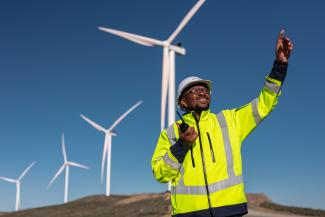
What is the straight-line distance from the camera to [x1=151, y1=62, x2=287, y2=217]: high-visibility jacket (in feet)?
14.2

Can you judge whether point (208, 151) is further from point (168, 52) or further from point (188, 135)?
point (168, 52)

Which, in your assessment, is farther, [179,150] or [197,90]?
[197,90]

==

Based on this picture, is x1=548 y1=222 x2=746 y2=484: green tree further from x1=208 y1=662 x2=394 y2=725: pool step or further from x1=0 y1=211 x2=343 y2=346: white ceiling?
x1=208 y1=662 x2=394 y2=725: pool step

* * *

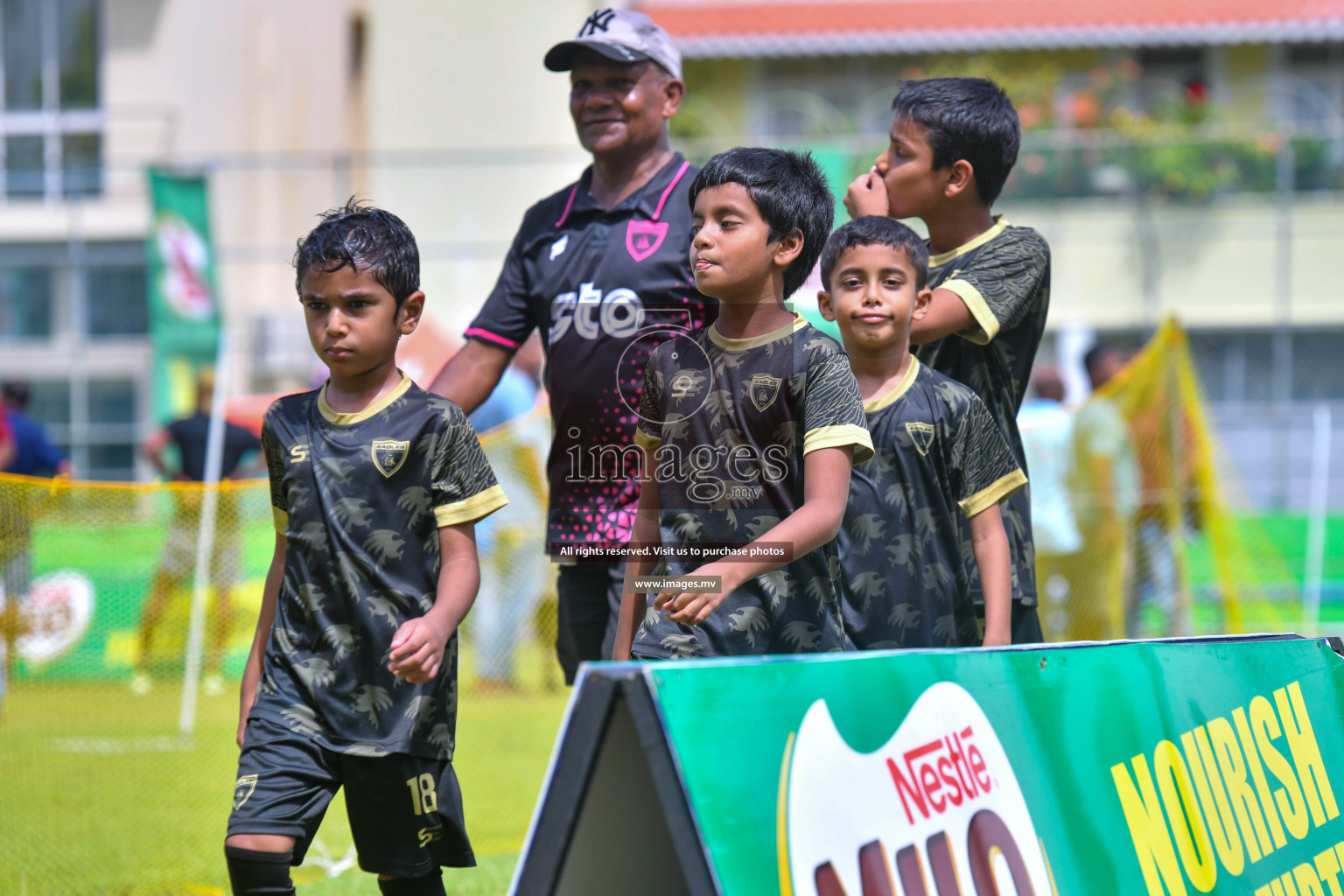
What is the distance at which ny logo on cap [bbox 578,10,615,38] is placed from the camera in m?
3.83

#### Challenge:
Gather each line of the records above that contains the word "from", and list those lines in their original order.

#### Exercise answer:
What is the straight-line distance from the camera to [x1=151, y1=62, x2=287, y2=217]: high-visibility jacket (in feet)?
Can you judge whether point (208, 151) is further from point (168, 52) or further from point (188, 135)?
Based on this picture, is x1=548 y1=222 x2=746 y2=484: green tree further from x1=208 y1=662 x2=394 y2=725: pool step or further from x1=0 y1=211 x2=343 y2=346: white ceiling?
What is the distance at which ny logo on cap [bbox 578,10,615,38] is placed from the camera in m?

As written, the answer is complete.